Parapsychology has always lived on the fringes of mainstream science. But the field was thrust into the spotlight in 2011 when Daryl Bem, a prominent psychologist at Cornell University, turned the scientific community upside down with his highly publicized investigation of the paranormal. In a study published in the prestigious Journal of Personality and Social Psychology, Bem claimed to have found evidence of psychic powers (including telepathy, clairvoyance, and psychokinesis).

The results made headlines around the world (Bem even appeared on the Colbert Report), and it led skeptics to momentarily question whether they had been too quick to dismiss these ideas all along. But just a year later, in the same journal as Bem’s original study, a group of researchers at various top-tier universities published a paper in which they attempted (and failed) to replicate the effect Bem reported. And with that, parapsychology was back on the outside looking in.

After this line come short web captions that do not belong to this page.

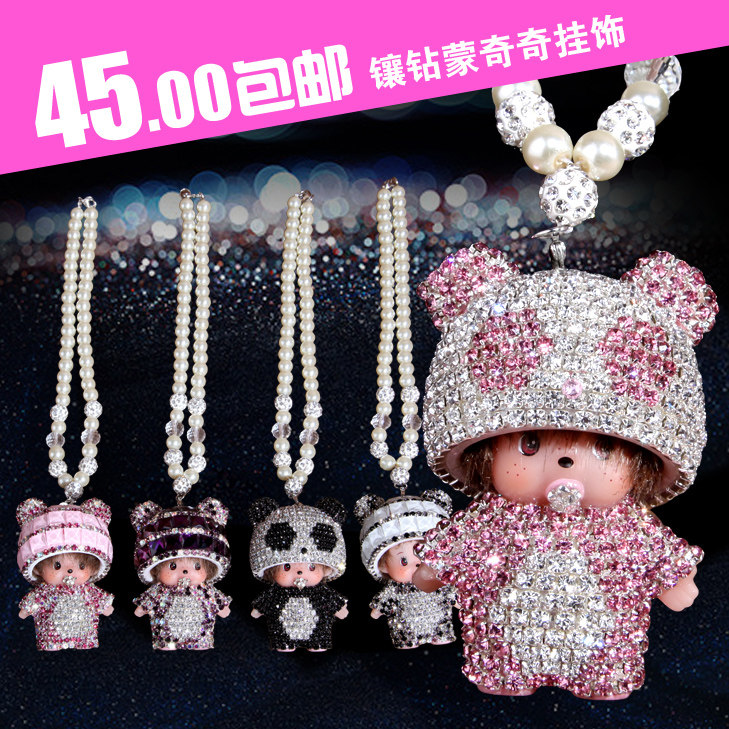 可爱蒙奇奇汽车挂件 车挂水钻镶钻水晶挂饰女士闪钻珍珠链挂饰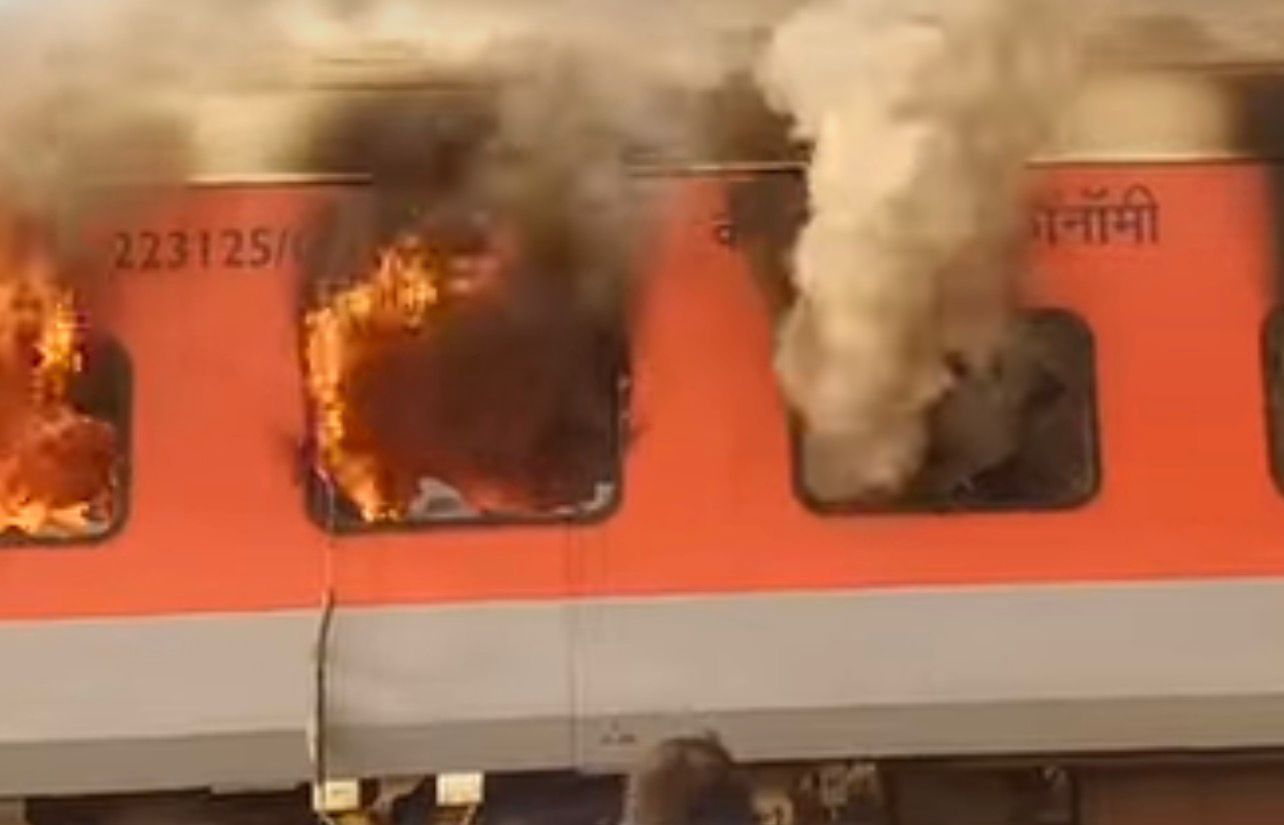 Ranchi Express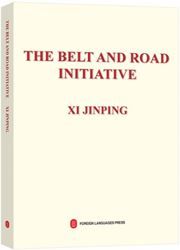 The Belt and Road Initiative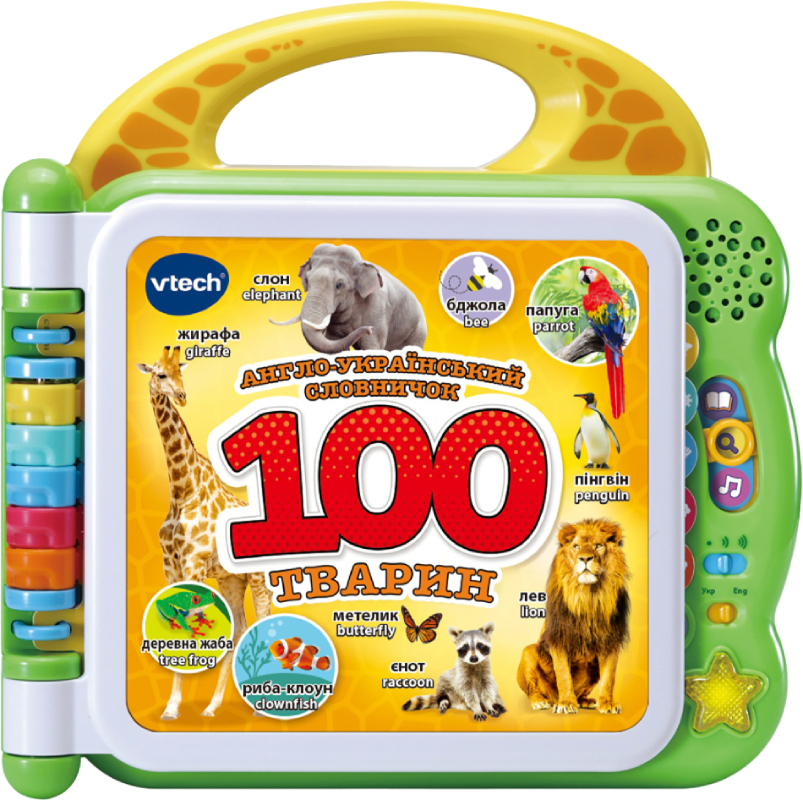 Интерактивная игрушка VTech АНГЛО-УКРАИНСКИЙ СЛОВАРИК - 100 ЖИВОТНЫХ (80-609576)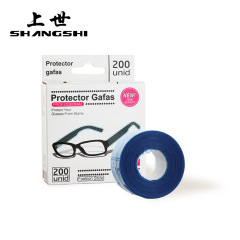 Protective Case for Glasses Arms, Hair Dyeing and Oil Treatment Case for Glasses Arms, Beauty and Hair Accessories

Inklings, hunches, and notions aren’t meaningful just because they’re shared by a mass of people. Phenomena like the psychic staring effect only become credible when they’re tested and replicated in a controlled environment. Science doesn’t base facts on collective gut feelings because people get things wrong all the time. If you need proof of that, just consider how many people swear it’s the Berenstein Bears.